The UN report into poverty in the UK perfectly described facts that we see every day – of communities fighting to cope with austerity realities. But that message struggles to cut through to higher levels of a government still trying to get to grips with Brexit and who will be moving into No 10.
That was underlined yet again by last week’s response to the UN Special Rapporteur on Extreme Poverty and Human Rights’ report after he presented his findings to the UN Human Rights Council in Geneva. This was the government’s chance to formally respond to Philip Alston’s scathing criticism of the Universal Credit roll-out and a “punitive and mean-spirited approach” to the poor. It was an eight-page refusal to accept the information presenting. Instead, complaints about Dr Alston’s “inflammatory language and overtly political tone” were front and centre of the government written response.
Fascinating. After calling @Alston_UNSR's report 'barely believable,' disparaging our tone, and reportedly considering a formal complaint, when it took the floor to formally respond at #HRC41, the UK government appears to have pointed to its written response and dropped the mic.

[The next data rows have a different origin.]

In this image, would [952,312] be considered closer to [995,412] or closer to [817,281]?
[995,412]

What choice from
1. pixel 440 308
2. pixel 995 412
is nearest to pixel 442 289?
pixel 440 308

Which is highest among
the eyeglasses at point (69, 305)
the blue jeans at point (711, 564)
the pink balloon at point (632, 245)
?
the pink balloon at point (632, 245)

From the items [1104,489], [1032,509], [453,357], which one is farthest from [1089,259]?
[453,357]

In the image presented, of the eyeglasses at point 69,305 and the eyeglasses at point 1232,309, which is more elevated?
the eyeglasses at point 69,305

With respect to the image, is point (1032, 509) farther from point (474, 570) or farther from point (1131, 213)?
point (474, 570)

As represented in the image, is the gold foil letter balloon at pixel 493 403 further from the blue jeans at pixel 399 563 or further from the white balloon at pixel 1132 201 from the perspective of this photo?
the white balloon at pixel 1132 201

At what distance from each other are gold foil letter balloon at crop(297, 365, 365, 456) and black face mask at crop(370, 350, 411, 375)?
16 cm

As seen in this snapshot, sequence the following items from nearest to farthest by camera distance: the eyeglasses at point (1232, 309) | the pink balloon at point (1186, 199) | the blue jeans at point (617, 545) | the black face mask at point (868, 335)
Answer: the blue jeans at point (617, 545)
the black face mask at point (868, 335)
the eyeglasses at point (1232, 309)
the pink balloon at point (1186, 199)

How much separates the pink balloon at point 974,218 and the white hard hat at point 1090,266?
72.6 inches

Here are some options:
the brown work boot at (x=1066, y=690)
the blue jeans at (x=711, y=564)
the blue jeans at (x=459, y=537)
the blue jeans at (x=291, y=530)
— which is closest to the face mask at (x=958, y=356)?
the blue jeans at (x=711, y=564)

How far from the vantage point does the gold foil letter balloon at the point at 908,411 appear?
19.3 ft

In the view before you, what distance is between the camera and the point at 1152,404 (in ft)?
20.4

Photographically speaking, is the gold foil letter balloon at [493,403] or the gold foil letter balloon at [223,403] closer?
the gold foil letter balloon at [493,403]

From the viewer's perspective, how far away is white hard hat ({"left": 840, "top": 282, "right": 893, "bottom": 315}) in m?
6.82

— Rebecca Riddell (@Rebecca_Riddell) June 28, 2019
This has moved on from the Department for Work and Pensions’ initial “barely believable” rebuttal and Chancellor Philip Hammond’s claims he “can’t see” the poverty described following the UN expert’s 12-day tour of the UK in November.
Elsewhere within the response, the recommendation of a new poverty measurement has been accepted while the UK government maintains that Universal Credit is “working”.
But the opportunity to say more was reduced to a disappointing one-minute response from the UK’s Human Rights Ambassador Rita French. In her short statement, she referred the council members and all observer delegations to the written statement already supplied.